> **Exercise instructions**
Write out every one of the entries below word for word, leaving out the pictures.

> **Available data**
◇ ◇ ◇ ◇ ◇

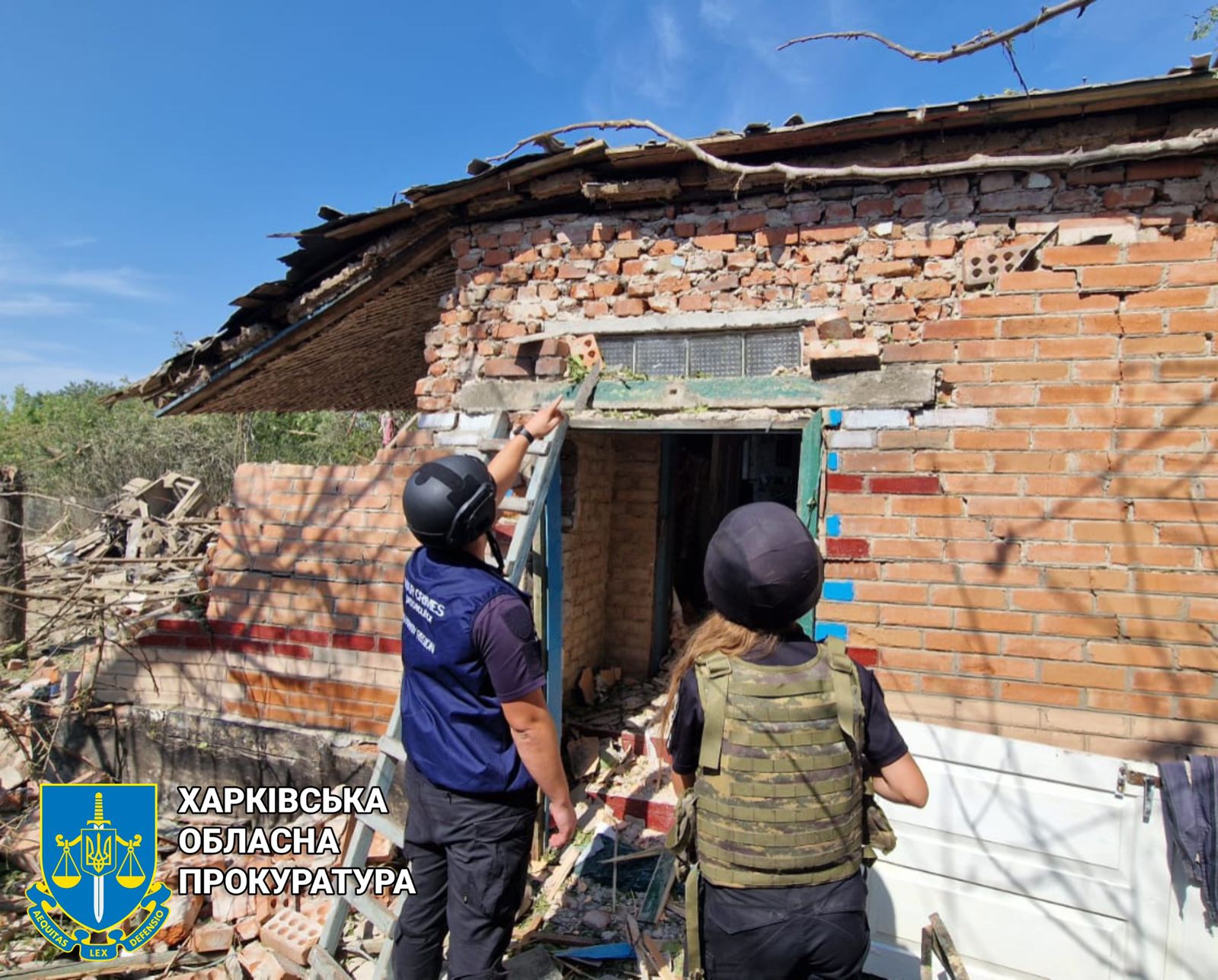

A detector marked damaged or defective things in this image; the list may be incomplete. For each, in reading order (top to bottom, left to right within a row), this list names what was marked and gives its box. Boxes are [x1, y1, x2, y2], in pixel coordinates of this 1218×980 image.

damaged brick house [104, 67, 1218, 774]
damaged roof [114, 68, 1218, 414]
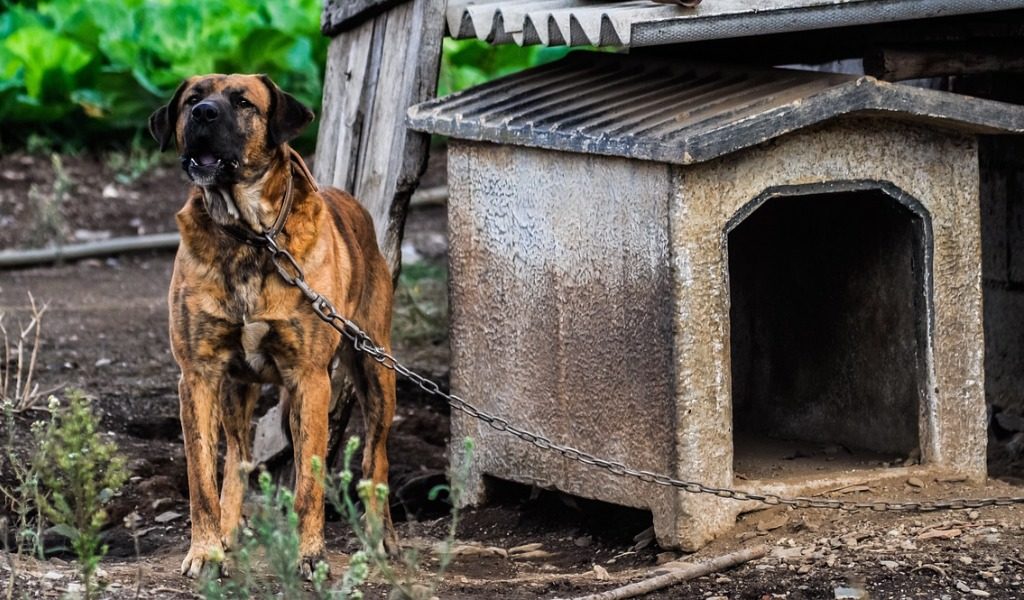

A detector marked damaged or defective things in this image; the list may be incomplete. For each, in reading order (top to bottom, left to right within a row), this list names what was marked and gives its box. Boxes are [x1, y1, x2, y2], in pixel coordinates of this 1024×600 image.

rusty metal sheet [446, 0, 1024, 47]
rusty metal sheet [405, 52, 1024, 165]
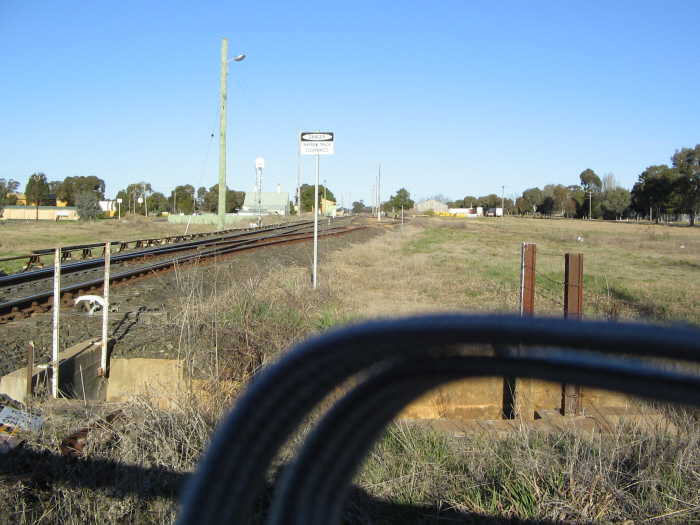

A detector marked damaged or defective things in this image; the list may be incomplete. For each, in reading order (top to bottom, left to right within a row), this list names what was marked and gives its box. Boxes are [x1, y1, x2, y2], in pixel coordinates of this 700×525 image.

rusty metal post [520, 243, 536, 316]
rusty metal post [564, 252, 584, 416]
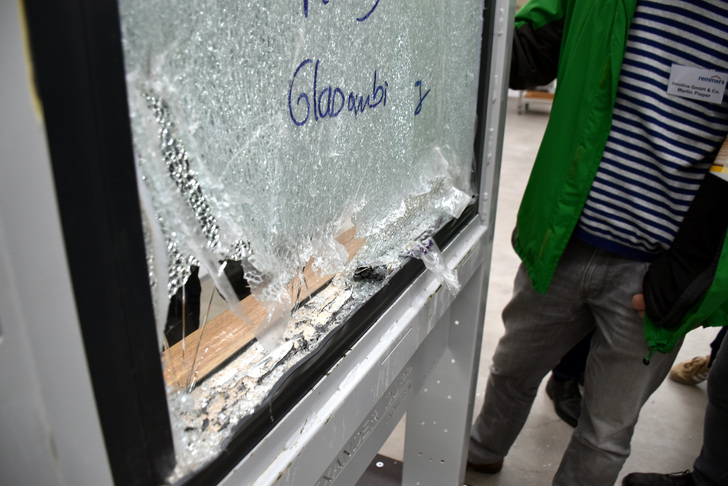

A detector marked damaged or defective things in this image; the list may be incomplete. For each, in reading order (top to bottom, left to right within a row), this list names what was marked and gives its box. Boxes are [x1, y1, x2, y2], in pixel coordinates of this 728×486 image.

shattered glass pane [118, 0, 484, 478]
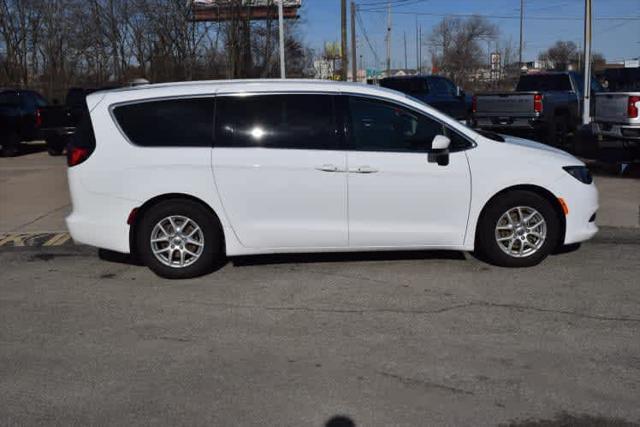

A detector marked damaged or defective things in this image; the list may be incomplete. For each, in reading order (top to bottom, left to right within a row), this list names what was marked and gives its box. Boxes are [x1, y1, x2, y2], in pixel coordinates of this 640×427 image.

crack in asphalt [178, 300, 640, 324]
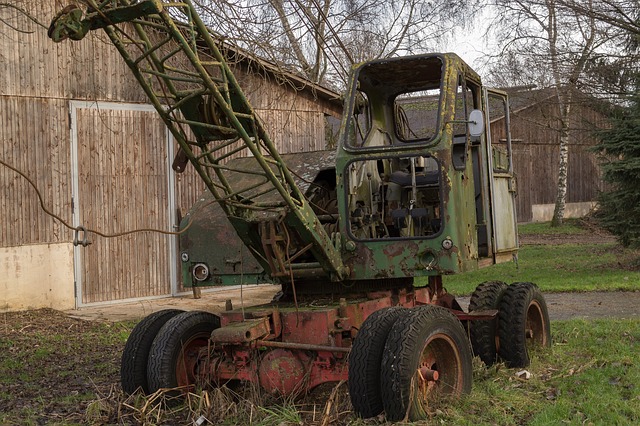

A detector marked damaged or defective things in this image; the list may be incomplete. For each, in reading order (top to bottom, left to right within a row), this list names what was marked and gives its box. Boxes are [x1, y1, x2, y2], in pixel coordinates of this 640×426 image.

abandoned crane vehicle [50, 0, 552, 422]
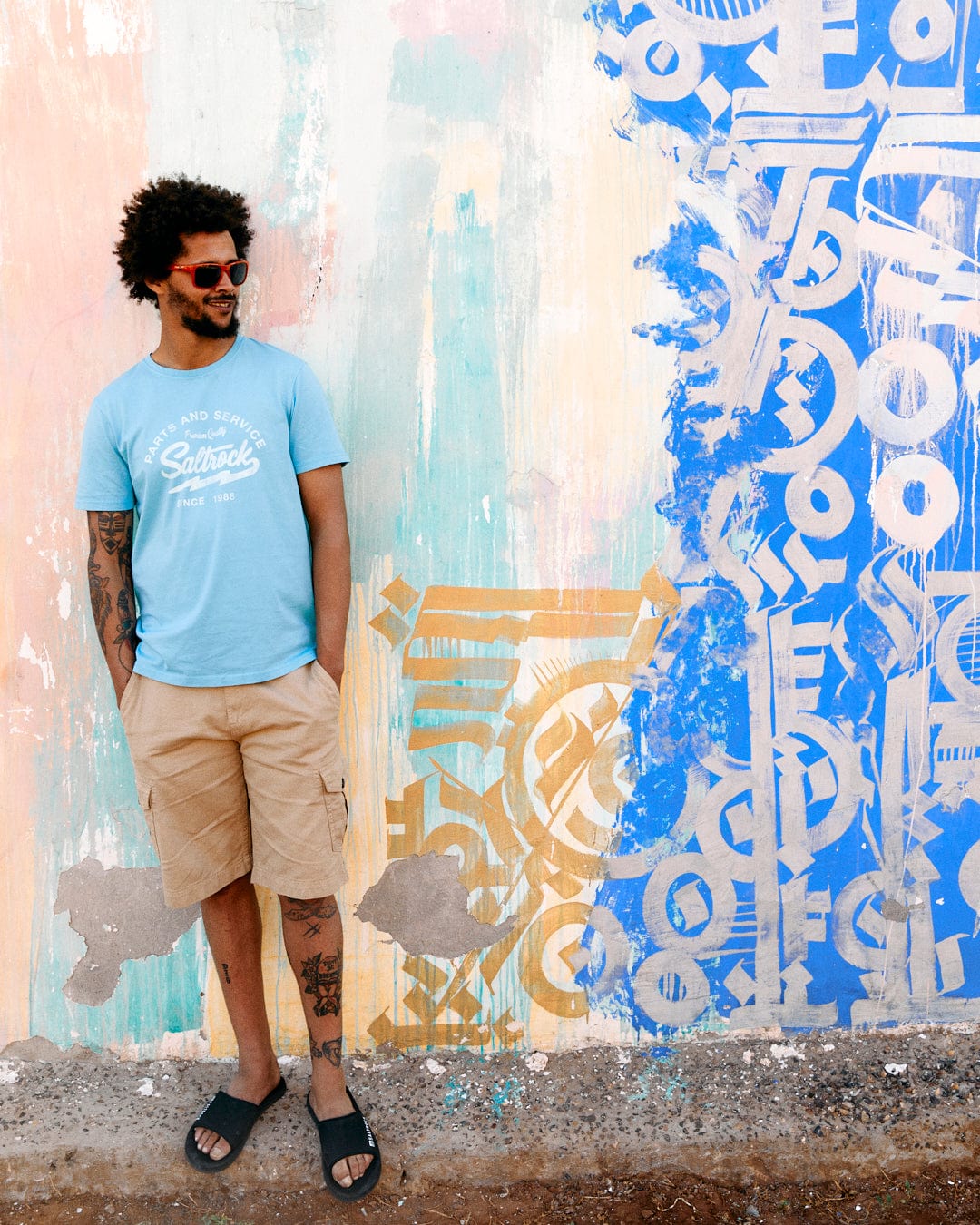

◇ ◇ ◇ ◇ ◇

> **Full output**
A detector marked damaged or defective things in this image; the list may be incomplete. For each, in reading order (top to bottom, left to right within a row), this list names what was marked and gives its box. Boxes are [x1, y1, x2, y2], in pixel coordinates of this 1218×980 image.

damaged brick house [104, 67, 1218, 774]
damaged roof [114, 68, 1218, 414]

A detector marked damaged or defective things in this image; the list may be incomplete. For each, in reading order (top to bottom, left to right within a row), this list names what was marked and gives its box. Boxes are [x1, y1, x2, y2], in pixel coordinates of this 1024×600 image.

rusty metal sheet [446, 0, 1024, 47]
rusty metal sheet [405, 52, 1024, 165]

A detector marked damaged or defective things in this image; the list may be incomplete. For each, in reading order (top to bottom, left to right within a row), this list names what was marked and gives its box. Boxes are [x1, y1, x2, y2], in pixel coordinates of this 700×525 image.

rusty metal post [520, 243, 536, 316]
rusty metal post [564, 252, 584, 416]

A detector marked damaged or defective things in this image; the list may be incomplete. For each, in reading order (top to bottom, left to right within a row), this list names what was marked and gives its box. Boxes are [x1, y1, x2, y2], in pixel coordinates of this 728×486 image.

shattered glass pane [118, 0, 484, 478]

A detector marked damaged or defective things in this image; the list may be incomplete. For each, in reading order (top to bottom, left to right within a row), this list names what was marked and gives its box. Boxes are [x1, y1, x2, y2], in pixel coordinates of this 640×427 image.

crack in asphalt [178, 300, 640, 324]

A detector marked damaged or defective things in this image; the list may be incomplete. For each, in reading order (top to bottom, left to right within a row), this list names what was marked and gives its box. Boxes are [x1, y1, x2, y2], in pixel coordinates of this 640×426 image.

abandoned crane vehicle [50, 0, 552, 422]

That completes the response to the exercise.